- [Task goal]:
Copy out each of the following entries word for word, leaving out the pictures.

****************

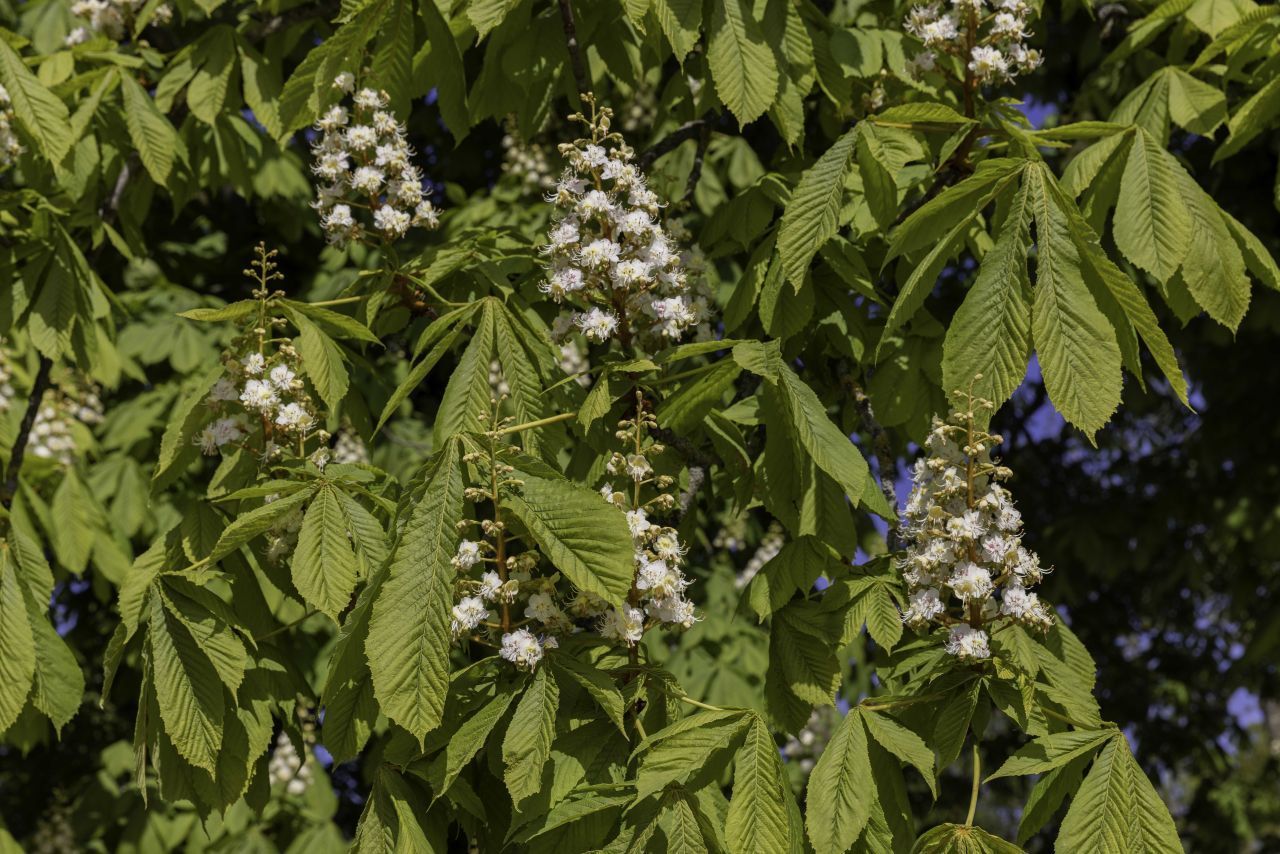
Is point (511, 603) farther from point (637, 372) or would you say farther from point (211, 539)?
point (211, 539)

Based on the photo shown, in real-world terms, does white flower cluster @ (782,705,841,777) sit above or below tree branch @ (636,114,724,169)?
below

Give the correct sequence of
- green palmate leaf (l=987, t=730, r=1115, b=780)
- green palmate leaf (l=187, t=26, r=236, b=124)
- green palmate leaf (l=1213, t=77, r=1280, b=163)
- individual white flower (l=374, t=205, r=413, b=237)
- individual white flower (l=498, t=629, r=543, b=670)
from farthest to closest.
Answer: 1. green palmate leaf (l=187, t=26, r=236, b=124)
2. green palmate leaf (l=1213, t=77, r=1280, b=163)
3. individual white flower (l=374, t=205, r=413, b=237)
4. individual white flower (l=498, t=629, r=543, b=670)
5. green palmate leaf (l=987, t=730, r=1115, b=780)

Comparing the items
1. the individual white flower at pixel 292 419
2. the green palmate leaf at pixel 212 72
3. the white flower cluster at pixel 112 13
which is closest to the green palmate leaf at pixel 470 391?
the individual white flower at pixel 292 419

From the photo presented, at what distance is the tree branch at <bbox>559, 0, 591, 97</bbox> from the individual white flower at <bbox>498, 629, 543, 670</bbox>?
1324 millimetres

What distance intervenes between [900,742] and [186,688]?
3.76 feet

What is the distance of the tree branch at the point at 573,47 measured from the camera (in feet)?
9.99

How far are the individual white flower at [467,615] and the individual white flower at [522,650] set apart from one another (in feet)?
0.17

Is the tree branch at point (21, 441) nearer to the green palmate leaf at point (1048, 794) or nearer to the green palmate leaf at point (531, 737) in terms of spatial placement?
the green palmate leaf at point (531, 737)

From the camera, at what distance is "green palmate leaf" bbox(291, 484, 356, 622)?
7.20ft

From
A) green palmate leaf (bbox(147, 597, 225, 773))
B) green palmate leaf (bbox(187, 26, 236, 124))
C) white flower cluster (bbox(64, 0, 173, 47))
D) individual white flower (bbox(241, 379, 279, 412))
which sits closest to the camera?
green palmate leaf (bbox(147, 597, 225, 773))

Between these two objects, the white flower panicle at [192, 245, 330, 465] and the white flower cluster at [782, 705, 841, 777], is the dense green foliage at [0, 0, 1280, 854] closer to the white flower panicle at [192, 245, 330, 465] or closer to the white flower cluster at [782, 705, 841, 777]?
the white flower panicle at [192, 245, 330, 465]

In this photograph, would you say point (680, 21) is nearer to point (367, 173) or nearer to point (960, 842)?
point (367, 173)

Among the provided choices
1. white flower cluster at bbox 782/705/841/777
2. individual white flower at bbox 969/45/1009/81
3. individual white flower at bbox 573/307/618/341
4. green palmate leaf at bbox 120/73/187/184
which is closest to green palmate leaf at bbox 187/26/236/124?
green palmate leaf at bbox 120/73/187/184

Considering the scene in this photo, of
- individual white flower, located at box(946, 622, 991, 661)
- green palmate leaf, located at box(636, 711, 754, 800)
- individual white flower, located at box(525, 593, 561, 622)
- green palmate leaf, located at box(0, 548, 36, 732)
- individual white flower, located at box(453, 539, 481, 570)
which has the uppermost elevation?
individual white flower, located at box(453, 539, 481, 570)
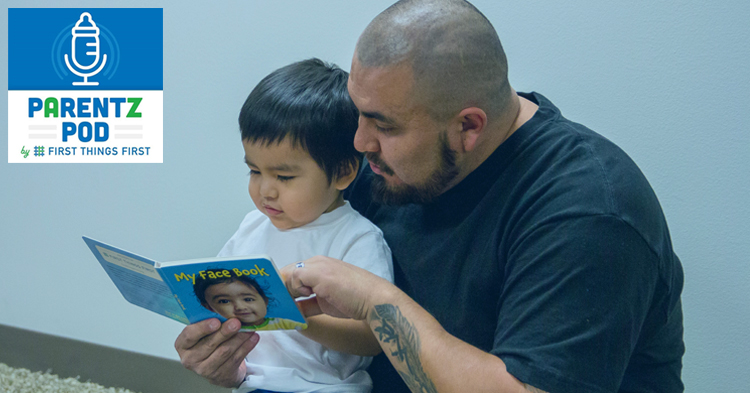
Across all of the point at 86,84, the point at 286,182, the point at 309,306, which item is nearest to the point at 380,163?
the point at 286,182

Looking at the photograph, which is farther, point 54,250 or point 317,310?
point 54,250

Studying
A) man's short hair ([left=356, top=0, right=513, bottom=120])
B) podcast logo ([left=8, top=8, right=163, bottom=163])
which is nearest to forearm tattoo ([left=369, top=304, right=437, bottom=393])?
man's short hair ([left=356, top=0, right=513, bottom=120])

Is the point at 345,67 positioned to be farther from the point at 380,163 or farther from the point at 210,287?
the point at 210,287

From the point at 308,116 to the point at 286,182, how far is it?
0.15 meters

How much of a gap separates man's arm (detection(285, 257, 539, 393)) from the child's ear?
28cm

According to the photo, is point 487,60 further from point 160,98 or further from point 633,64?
point 160,98

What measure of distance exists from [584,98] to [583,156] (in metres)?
0.61

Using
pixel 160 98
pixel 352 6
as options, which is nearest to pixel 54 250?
pixel 160 98

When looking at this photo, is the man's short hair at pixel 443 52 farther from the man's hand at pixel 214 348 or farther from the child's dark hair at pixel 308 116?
the man's hand at pixel 214 348

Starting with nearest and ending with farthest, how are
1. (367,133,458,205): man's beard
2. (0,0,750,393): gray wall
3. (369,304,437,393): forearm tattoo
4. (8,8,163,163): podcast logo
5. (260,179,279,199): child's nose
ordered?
(369,304,437,393): forearm tattoo
(367,133,458,205): man's beard
(260,179,279,199): child's nose
(0,0,750,393): gray wall
(8,8,163,163): podcast logo

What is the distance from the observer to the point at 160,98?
2.20m

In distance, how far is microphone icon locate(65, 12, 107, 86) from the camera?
2.28 m

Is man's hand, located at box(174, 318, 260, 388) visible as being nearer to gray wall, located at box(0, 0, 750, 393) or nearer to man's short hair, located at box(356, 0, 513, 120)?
man's short hair, located at box(356, 0, 513, 120)

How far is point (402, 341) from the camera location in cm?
101
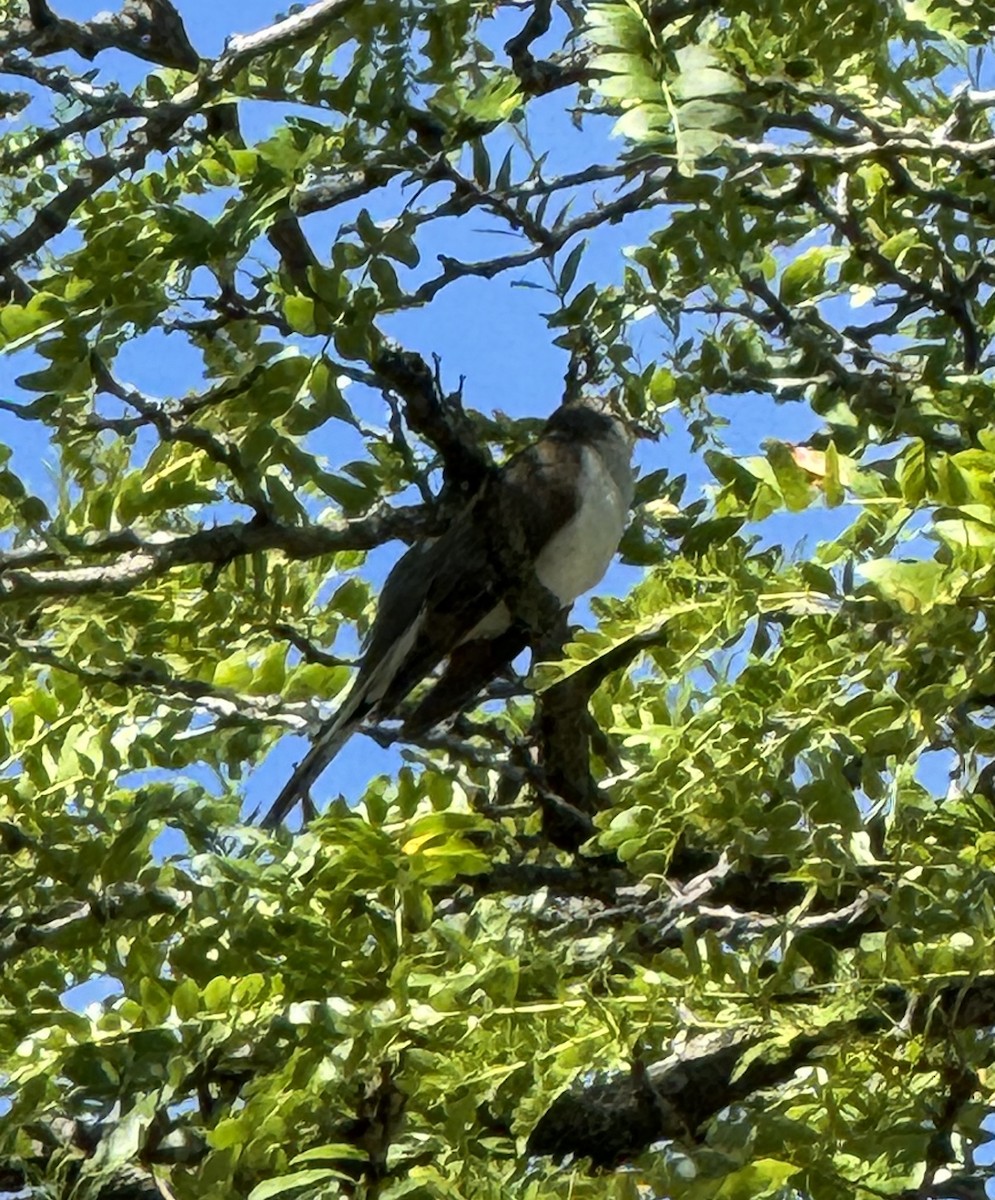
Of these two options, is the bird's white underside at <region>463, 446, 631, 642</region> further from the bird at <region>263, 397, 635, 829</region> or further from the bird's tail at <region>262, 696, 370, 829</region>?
the bird's tail at <region>262, 696, 370, 829</region>

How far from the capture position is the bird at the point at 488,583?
10.6 feet

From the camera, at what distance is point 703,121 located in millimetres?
1904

****************

- [Problem solution]:
Is point (511, 603) farther from point (637, 372) or would you say farther from point (211, 539)?
point (211, 539)

Based on the photo shown, in real-world terms, does white flower cluster @ (782,705,841,777) sit above or below tree branch @ (636,114,724,169)?
below

Give the correct sequence of
- green palmate leaf (l=987, t=730, r=1115, b=780)
- green palmate leaf (l=187, t=26, r=236, b=124)
- green palmate leaf (l=1213, t=77, r=1280, b=163)
- individual white flower (l=374, t=205, r=413, b=237)
- individual white flower (l=498, t=629, r=543, b=670)
from farthest to closest.
Answer: 1. green palmate leaf (l=187, t=26, r=236, b=124)
2. green palmate leaf (l=1213, t=77, r=1280, b=163)
3. individual white flower (l=374, t=205, r=413, b=237)
4. individual white flower (l=498, t=629, r=543, b=670)
5. green palmate leaf (l=987, t=730, r=1115, b=780)

Comparing the items
1. the individual white flower at pixel 292 419
2. the green palmate leaf at pixel 212 72
3. the white flower cluster at pixel 112 13
which is closest to the green palmate leaf at pixel 470 391?
the individual white flower at pixel 292 419

From the photo presented, at what distance is the tree branch at <bbox>559, 0, 591, 97</bbox> from the individual white flower at <bbox>498, 629, 543, 670</bbox>?
1324 millimetres

What distance intervenes between [900,742] and [186,688]?
3.76 feet

What is the distance of the tree branch at the point at 573,47 measured from the camera (in feet)?
9.99

How far are the individual white flower at [467,615] and the individual white flower at [522,650] set apart from one another (in feet)?
0.17

Is the tree branch at point (21, 441) nearer to the green palmate leaf at point (1048, 794) or nearer to the green palmate leaf at point (531, 737) in terms of spatial placement?
the green palmate leaf at point (531, 737)

From the camera, at what distance is "green palmate leaf" bbox(291, 484, 356, 622)?
7.20ft

From
A) green palmate leaf (bbox(147, 597, 225, 773))
B) green palmate leaf (bbox(187, 26, 236, 124))
C) white flower cluster (bbox(64, 0, 173, 47))
D) individual white flower (bbox(241, 379, 279, 412))
which sits closest to the camera?
green palmate leaf (bbox(147, 597, 225, 773))

Between these two objects, the white flower panicle at [192, 245, 330, 465] and the white flower cluster at [782, 705, 841, 777], is the dense green foliage at [0, 0, 1280, 854] closer to the white flower panicle at [192, 245, 330, 465] or closer to the white flower cluster at [782, 705, 841, 777]?
the white flower panicle at [192, 245, 330, 465]

In this photograph, would you say point (680, 21) is nearer to point (367, 173) or nearer to point (960, 842)?
point (367, 173)

Among the provided choices
1. white flower cluster at bbox 782/705/841/777
2. individual white flower at bbox 969/45/1009/81
3. individual white flower at bbox 573/307/618/341
4. green palmate leaf at bbox 120/73/187/184
which is closest to green palmate leaf at bbox 187/26/236/124?
green palmate leaf at bbox 120/73/187/184

Considering the scene in this photo, of
- individual white flower, located at box(946, 622, 991, 661)
- green palmate leaf, located at box(636, 711, 754, 800)
- individual white flower, located at box(525, 593, 561, 622)
- green palmate leaf, located at box(0, 548, 36, 732)
- individual white flower, located at box(453, 539, 481, 570)
which has the uppermost elevation?
individual white flower, located at box(453, 539, 481, 570)
Across all of the point at 86,84, the point at 286,182, the point at 309,306, which item is nearest to the point at 380,163?
the point at 286,182

Looking at the photograph, which is farther, point 54,250 or point 317,310?
point 54,250

Studying
A) man's short hair ([left=356, top=0, right=513, bottom=120])
B) podcast logo ([left=8, top=8, right=163, bottom=163])
which is nearest to forearm tattoo ([left=369, top=304, right=437, bottom=393])?
man's short hair ([left=356, top=0, right=513, bottom=120])

Is the point at 345,67 positioned to be farther from the point at 380,163 or farther from the point at 210,287?
the point at 210,287

From the point at 308,116 to the point at 286,182, how far is it?
0.15 meters

How much of a gap separates man's arm (detection(285, 257, 539, 393)) from the child's ear?
28cm

According to the photo, is point 487,60 further from point 160,98 or further from point 633,64?
point 160,98

What measure of distance exists from [584,98] to [583,156] (in metres)?
0.61

Using
pixel 160 98
pixel 352 6
as options, which is nearest to pixel 54 250?
pixel 160 98

When looking at this photo, is the man's short hair at pixel 443 52 farther from the man's hand at pixel 214 348 or farther from the child's dark hair at pixel 308 116?
the man's hand at pixel 214 348

Starting with nearest and ending with farthest, how are
1. (367,133,458,205): man's beard
2. (0,0,750,393): gray wall
3. (369,304,437,393): forearm tattoo
4. (8,8,163,163): podcast logo
5. (260,179,279,199): child's nose
ordered?
(369,304,437,393): forearm tattoo
(367,133,458,205): man's beard
(260,179,279,199): child's nose
(0,0,750,393): gray wall
(8,8,163,163): podcast logo

What is the distance from the observer to the point at 160,98?
2.20m

In distance, how far is microphone icon locate(65, 12, 107, 86) from the camera?
2.28 m

Is man's hand, located at box(174, 318, 260, 388) visible as being nearer to gray wall, located at box(0, 0, 750, 393) or nearer to man's short hair, located at box(356, 0, 513, 120)?
man's short hair, located at box(356, 0, 513, 120)

How far is point (402, 341) from the camera location in cm?
101
Of these two options, is the bird's white underside at <region>463, 446, 631, 642</region> further from the bird at <region>263, 397, 635, 829</region> or further from the bird's tail at <region>262, 696, 370, 829</region>?
the bird's tail at <region>262, 696, 370, 829</region>

How far from the capture position is the bird at the point at 488,583?
10.6 feet

From the camera, at what distance is point 703,121 located in millimetres?
1904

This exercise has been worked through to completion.